E ‘Il Corvo’ è volato nel proiettore
Il Sole 24 Ore, 15 gennaio 1995
Nato con l’evidente proposito di diventare un mito, Il Corvo, di J.O’Barr, ce l’ha fatta, ed è trasvolato nel cinema, promettendo al suo autore gloria e guadagni altrimenti impensabili per un semplice autore di fumetti. Ma c’è davvero da domandarsi che rapporto ci sia tra il successo e l’abbuffata di luoghi comuni romantici e decadenti che questo testo a fumetti ci propone.
Al Corvo vanno riconosciuti comunque un certo numero di pregi. E’ un fumetto ben sceneggiato e discretamente disegnato, che sdipana la sua semplice storia di vendetta in un diluvio di citazioni letterarie. C’è dunque almeno da augurarsi che i suoi certamente numerosi lettori si sentano invitati a proseguire la lettura di Rimbaud e di Villon, di Poe, Hugo e di Dumas.
La storia è tutta qui: un gruppo di sbandati massacra senza ragione un giovane uomo e la sua compagna; lui risorge dalla tomba e li uccide, uno dopo l’altro. Una storia di rimpianto e di vendetta, dove le immagini di memoria della dolcezza del rapporto tra i due si contrappongono alla crudezza presente dei massacri. Il Corvo di Poe è un riferimento non meno ovvio ed evidente del Conte di Montecristo. Ma il risorto vendicatore ha il viso truccato come un pagliaccio, e la bocca allargata dal trucco ride anche nei momenti di peggiore disperazione – come succedeva all’Uomo che ride. Rimbaud e Villon sono semplicemente e ripetutamente citati, a mo’ di epigrafe e commento.
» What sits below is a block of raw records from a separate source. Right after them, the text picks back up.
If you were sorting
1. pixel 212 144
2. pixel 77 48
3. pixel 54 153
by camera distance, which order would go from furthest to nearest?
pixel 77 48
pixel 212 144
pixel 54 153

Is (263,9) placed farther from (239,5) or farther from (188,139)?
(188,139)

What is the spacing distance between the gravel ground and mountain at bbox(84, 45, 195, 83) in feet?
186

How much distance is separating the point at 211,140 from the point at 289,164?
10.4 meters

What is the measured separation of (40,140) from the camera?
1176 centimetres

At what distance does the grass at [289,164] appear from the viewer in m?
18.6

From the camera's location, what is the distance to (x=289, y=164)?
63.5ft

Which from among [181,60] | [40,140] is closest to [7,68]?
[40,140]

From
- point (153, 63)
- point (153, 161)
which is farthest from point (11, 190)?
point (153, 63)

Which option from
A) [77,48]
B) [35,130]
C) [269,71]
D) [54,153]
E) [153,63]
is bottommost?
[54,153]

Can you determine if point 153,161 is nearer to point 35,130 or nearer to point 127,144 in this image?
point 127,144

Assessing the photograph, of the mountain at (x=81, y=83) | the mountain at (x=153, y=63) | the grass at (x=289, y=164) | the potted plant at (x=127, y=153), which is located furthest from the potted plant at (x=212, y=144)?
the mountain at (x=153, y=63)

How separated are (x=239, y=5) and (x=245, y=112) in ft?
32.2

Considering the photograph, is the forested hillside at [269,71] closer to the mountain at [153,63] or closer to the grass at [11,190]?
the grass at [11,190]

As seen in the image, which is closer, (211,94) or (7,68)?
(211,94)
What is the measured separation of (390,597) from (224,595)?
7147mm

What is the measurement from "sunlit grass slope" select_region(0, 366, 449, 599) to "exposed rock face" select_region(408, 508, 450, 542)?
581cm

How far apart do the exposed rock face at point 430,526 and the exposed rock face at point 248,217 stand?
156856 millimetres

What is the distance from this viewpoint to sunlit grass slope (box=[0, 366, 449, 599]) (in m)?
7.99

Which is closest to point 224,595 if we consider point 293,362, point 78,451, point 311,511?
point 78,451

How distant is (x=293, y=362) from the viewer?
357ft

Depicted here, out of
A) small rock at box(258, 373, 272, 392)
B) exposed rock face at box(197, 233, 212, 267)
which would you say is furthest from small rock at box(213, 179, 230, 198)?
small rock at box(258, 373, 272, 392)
Aggiungiamo un tassello. Il protagonista ha le fattezze e gli atteggiamenti di un divo del rock, nello stile dark che andava di moda alcuni anni fa, e tutto il contorno – fidanzata e delinquenti compresi – appartiene alla mitologia di quell’ambiente. Ne emergono i lati più positivi e sentimentali nella descrizione del rapporto tra l’uomo e la sua compagna, e quelli più selvaggi, legati alla violenza e alla droga, nei ritratti di delinquenti e sbandati.
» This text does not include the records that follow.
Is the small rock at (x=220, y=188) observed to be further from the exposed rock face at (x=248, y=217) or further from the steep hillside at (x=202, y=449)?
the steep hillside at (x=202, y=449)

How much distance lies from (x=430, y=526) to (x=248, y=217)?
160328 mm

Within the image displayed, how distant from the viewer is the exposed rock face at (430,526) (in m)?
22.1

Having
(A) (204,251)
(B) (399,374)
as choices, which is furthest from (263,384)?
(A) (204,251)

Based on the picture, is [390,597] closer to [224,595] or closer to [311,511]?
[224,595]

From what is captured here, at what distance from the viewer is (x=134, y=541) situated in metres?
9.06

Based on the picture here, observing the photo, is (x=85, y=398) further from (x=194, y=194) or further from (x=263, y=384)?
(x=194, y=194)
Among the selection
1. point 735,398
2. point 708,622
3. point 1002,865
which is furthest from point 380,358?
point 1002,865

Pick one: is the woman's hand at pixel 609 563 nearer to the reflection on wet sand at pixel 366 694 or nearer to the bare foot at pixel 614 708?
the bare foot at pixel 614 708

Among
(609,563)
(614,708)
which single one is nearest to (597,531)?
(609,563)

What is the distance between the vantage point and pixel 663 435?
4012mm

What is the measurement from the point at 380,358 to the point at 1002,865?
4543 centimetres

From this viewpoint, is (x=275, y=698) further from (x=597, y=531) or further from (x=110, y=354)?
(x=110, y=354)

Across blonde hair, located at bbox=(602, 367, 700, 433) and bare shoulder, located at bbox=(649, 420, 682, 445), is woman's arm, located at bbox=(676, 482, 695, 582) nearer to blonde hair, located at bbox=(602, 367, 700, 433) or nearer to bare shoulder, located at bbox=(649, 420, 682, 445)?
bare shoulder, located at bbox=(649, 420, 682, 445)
Ma la tonalità dominante del Corvo va cercata un passo ancora più in là. Pensiamo alla descrizione di un amore più scontata, romantica e da romanzo rosa che ci possa venire in mente. Poi pensiamo alla più decadente ed eccessiva rappresentazione del disperarsi. Infine, aggiungiamo la vendetta, con scene di massacro ed esibito piacere nel compimento della propria personale giustizia. L’accostamento e la contrapposizione tra queste tre componenti, tutte esasperate, e tutte facilmente riconducibili alle proprie appartenenze narrative, costituisce l’effetto dominante de Il Corvo.
C’è da domandarsi se il successo di quest’opera non sia il segnale di una tendenza in atto, cioè del ritorno in gran forza di motivi romantici e dark nella cultura giovanile. La prima uscita de Il Corvo risale al 1981, un anno in cui questi motivi erano forti. Pubblicando la storia intera in volume, nel 1993, O’Barr l’arricchisce con testi sulla storia della mitologia del corvo e con numerosi disegni in appendice, tutti con chiaro riferimento iconografico all’universo rock degli anni tra i Settanta e i primi Ottanta.
Il successo che quest’opera raggiunge solo adesso, dopo tutto questo tempo, lascia pensare che i tempi sono maturi per una nuova ondata di decadentismo e personali disperazioni. Non che i motivi per disperarsi possano mai mancare – ma il farne uno stile di vita, o un modello culturale, è certamente un’altra cosa. In altre parole, pare proprio che gli anni Ottanta siano sempre più lontani da noi.